You expect me to tell you about the underreported problems of state and local governments where derivatives have hampered their abilities to perform their duties. What about healthcare institutions? The Wall Street Journal published an article on 7-7-2010, penned by Ianthe Jeanne Dugan, with the headline, “Hospitals’ Wall Street Wounds”. Ms. Dugan informs us that over five hundred non-profit hospitals have entered into interest rate “swap” agreements. Among the institutions who have encountered serious losses include the Owensboro Medical Health System of Kentucky, Tri-City Medical Center in Oceanside, Ca., and the Sarasota Memorial Hospital System.

Let’s not leave Pennsylvania out of the discussion. The Associated Press reported on 1-8-13, that the Pennsylvania State Turnpike lost 109 million in interest rate swaps. Sharon Ward writes for the Pennsylvania Budget and Policy Center. She penned a lengthy work on 1-17-12 titled, “Too Big To Trust? Banks, Schools, and the Ongoing Problem of Interest Rate Swaps”. Oh my……don’t get her “started”. She chronicles the derivatives blowouts throughout the state, especially Philadelphia and Bethlehem.

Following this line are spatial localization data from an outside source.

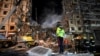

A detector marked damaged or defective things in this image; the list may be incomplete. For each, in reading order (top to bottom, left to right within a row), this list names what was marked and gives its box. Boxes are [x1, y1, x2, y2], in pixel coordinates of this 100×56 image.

damaged apartment building [0, 0, 31, 37]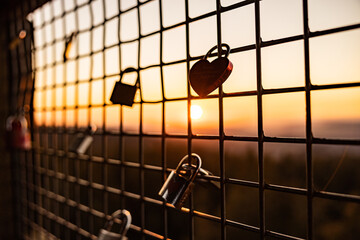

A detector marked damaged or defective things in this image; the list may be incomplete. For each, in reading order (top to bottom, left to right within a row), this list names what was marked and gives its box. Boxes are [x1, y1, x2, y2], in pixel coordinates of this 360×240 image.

rusty padlock [109, 67, 139, 105]
rusty padlock [158, 154, 201, 208]
rusty padlock [97, 209, 131, 239]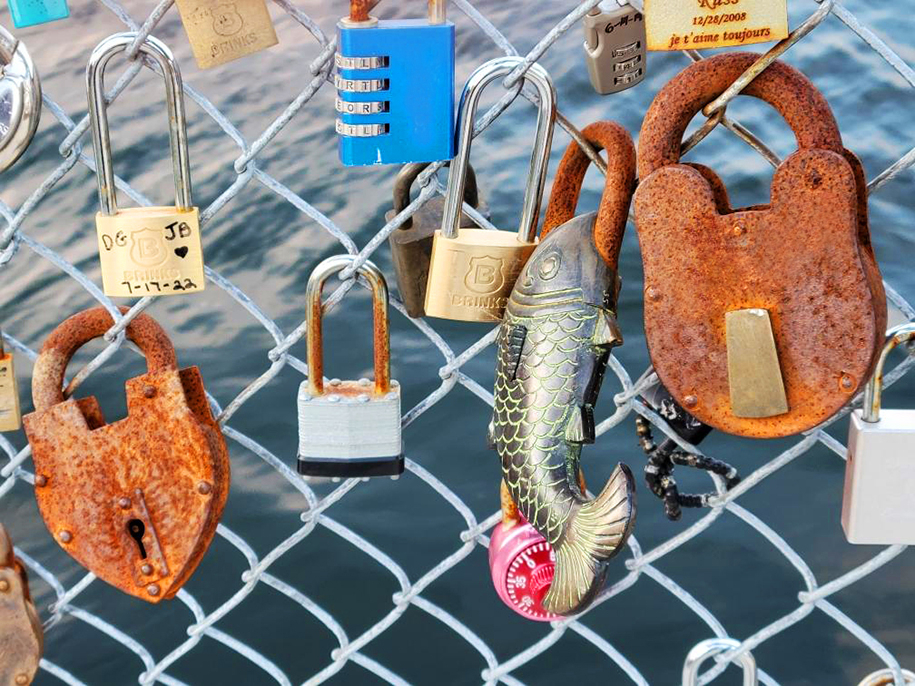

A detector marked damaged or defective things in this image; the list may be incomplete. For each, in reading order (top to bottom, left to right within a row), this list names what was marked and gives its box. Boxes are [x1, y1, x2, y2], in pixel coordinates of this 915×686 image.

corroded metal lock [0, 28, 41, 175]
corroded metal lock [7, 0, 67, 27]
corroded metal lock [87, 34, 206, 298]
corroded metal lock [174, 0, 278, 70]
corroded metal lock [334, 0, 452, 166]
corroded metal lock [384, 162, 486, 320]
large rusty padlock [384, 162, 486, 320]
corroded metal lock [424, 57, 560, 324]
corroded metal lock [584, 2, 648, 94]
large rusty padlock [632, 55, 884, 440]
corroded metal lock [632, 55, 884, 440]
rusty heart-shaped padlock [632, 55, 884, 440]
corroded metal lock [0, 332, 21, 430]
corroded metal lock [22, 306, 229, 600]
large rusty padlock [22, 310, 229, 604]
rusty heart-shaped padlock [23, 310, 231, 604]
corroded metal lock [298, 256, 402, 478]
corroded metal lock [490, 122, 632, 620]
corroded metal lock [844, 326, 915, 544]
corroded metal lock [0, 524, 42, 684]
large rusty padlock [0, 528, 42, 684]
rusty heart-shaped padlock [0, 528, 42, 684]
corroded metal lock [490, 478, 560, 624]
corroded metal lock [684, 640, 756, 686]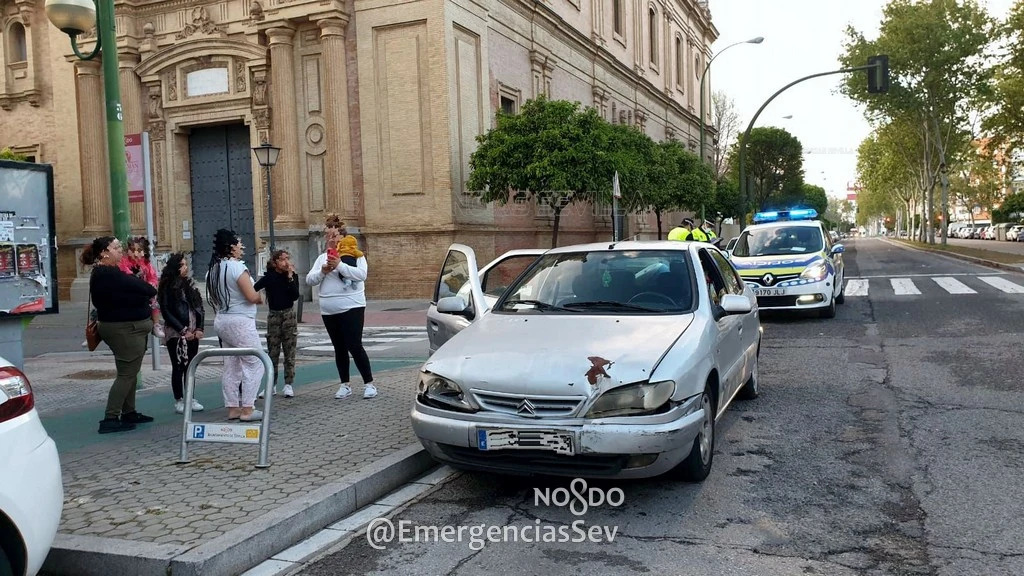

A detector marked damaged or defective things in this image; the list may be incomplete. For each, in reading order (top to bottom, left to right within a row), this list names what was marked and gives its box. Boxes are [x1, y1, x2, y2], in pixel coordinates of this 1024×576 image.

crumpled hood [420, 312, 692, 398]
damaged silver car [412, 241, 764, 480]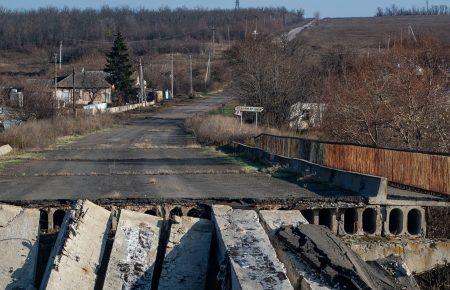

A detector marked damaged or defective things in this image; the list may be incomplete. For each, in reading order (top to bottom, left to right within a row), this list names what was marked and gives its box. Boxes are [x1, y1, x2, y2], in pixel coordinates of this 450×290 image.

cracked asphalt [0, 93, 348, 202]
rusty metal fence [255, 134, 448, 195]
broken concrete slab [0, 204, 39, 290]
broken concrete beam [0, 204, 40, 290]
broken concrete beam [39, 201, 111, 288]
broken concrete slab [39, 201, 111, 288]
broken concrete beam [103, 210, 163, 288]
broken concrete slab [103, 210, 163, 290]
broken concrete beam [158, 216, 213, 288]
broken concrete slab [158, 216, 213, 288]
broken concrete beam [211, 205, 292, 288]
broken concrete slab [213, 205, 294, 288]
broken concrete beam [258, 211, 328, 290]
broken concrete slab [256, 211, 330, 290]
broken concrete slab [278, 224, 400, 290]
broken concrete beam [278, 224, 400, 290]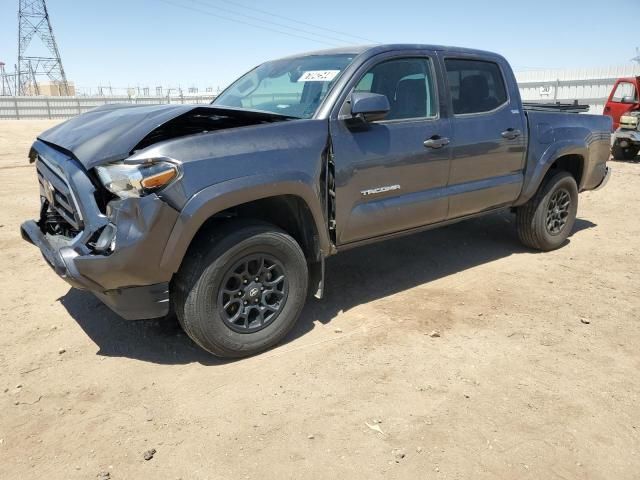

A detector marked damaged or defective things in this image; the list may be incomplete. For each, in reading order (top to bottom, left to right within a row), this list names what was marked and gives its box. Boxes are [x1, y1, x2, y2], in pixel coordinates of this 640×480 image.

front end damage [21, 139, 179, 318]
broken headlight [92, 159, 179, 199]
damaged toyota tacoma [18, 45, 608, 358]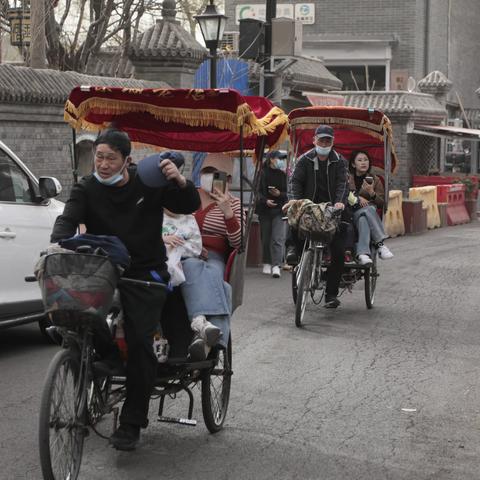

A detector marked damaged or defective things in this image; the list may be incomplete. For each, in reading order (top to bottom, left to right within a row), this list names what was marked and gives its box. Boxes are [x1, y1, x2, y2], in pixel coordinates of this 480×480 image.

cracked asphalt road [0, 223, 480, 478]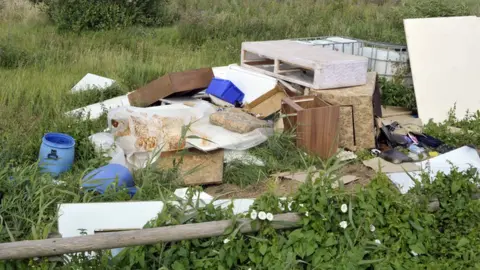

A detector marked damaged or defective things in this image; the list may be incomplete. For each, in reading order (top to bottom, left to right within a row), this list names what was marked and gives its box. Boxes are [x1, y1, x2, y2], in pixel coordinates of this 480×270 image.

broken wooden furniture [127, 67, 214, 107]
broken wooden furniture [240, 39, 368, 89]
broken wooden furniture [280, 95, 340, 159]
broken wooden furniture [312, 71, 382, 151]
broken wooden furniture [158, 149, 225, 187]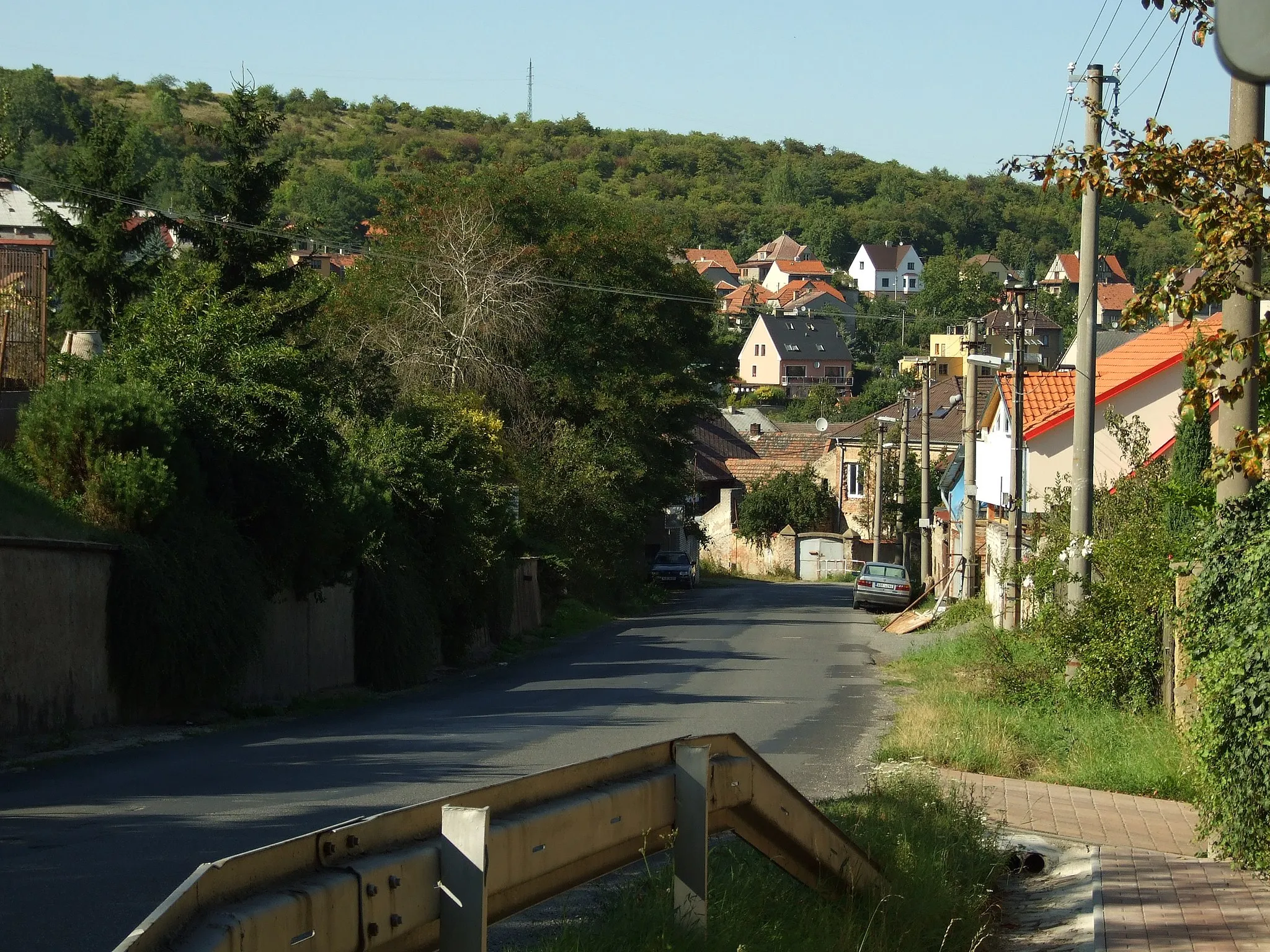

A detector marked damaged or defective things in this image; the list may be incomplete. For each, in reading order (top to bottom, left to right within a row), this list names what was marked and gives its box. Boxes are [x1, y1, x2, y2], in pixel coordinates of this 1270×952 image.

rusty metal gate [0, 247, 48, 393]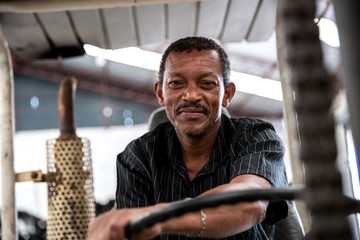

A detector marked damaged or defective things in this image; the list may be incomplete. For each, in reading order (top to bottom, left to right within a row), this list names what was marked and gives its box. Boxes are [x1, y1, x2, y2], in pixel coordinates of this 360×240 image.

rusty metal surface [278, 0, 352, 238]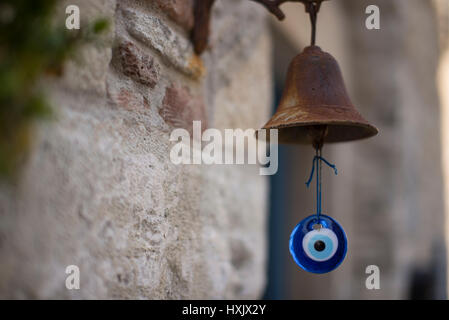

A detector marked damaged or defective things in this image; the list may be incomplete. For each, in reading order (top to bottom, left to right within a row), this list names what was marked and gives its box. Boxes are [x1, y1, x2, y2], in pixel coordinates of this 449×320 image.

Author Steve Denning writes for Forbes and, on 1-8-13, penned “Big Banks and Derivatives: Why Another Financial Crisis Is Inevitable.” This article introduces many of you to the term “Variable Interest Entities” or VIEs. He reminds us that hundreds of trillions of dollars in derivatives trading take place each year: several times the total of global economic output.

Michael Lewitt writes for the ETF Daily News. (ETF stands for Exchange Traded Fund, a basket of securities that trade on the exchange like a stock). He wrote a curious article on 1-22-15 titled “Why Bank Stocks Are So Cheap”. (I purposely omitted the names) He offers that those bank stocks currently trade at a collective PE (Price/Earnings ratio) of twelve versus a PE of sixteen for the NYSE as a whole.

He tries to answer the big question with this quote: “But these bank stocks are cheap for a reason. Banks are different than industrial companies-their balance sheets are enormously leveraged, complex, and opaque, and they contain all kinds of hidden land mines”.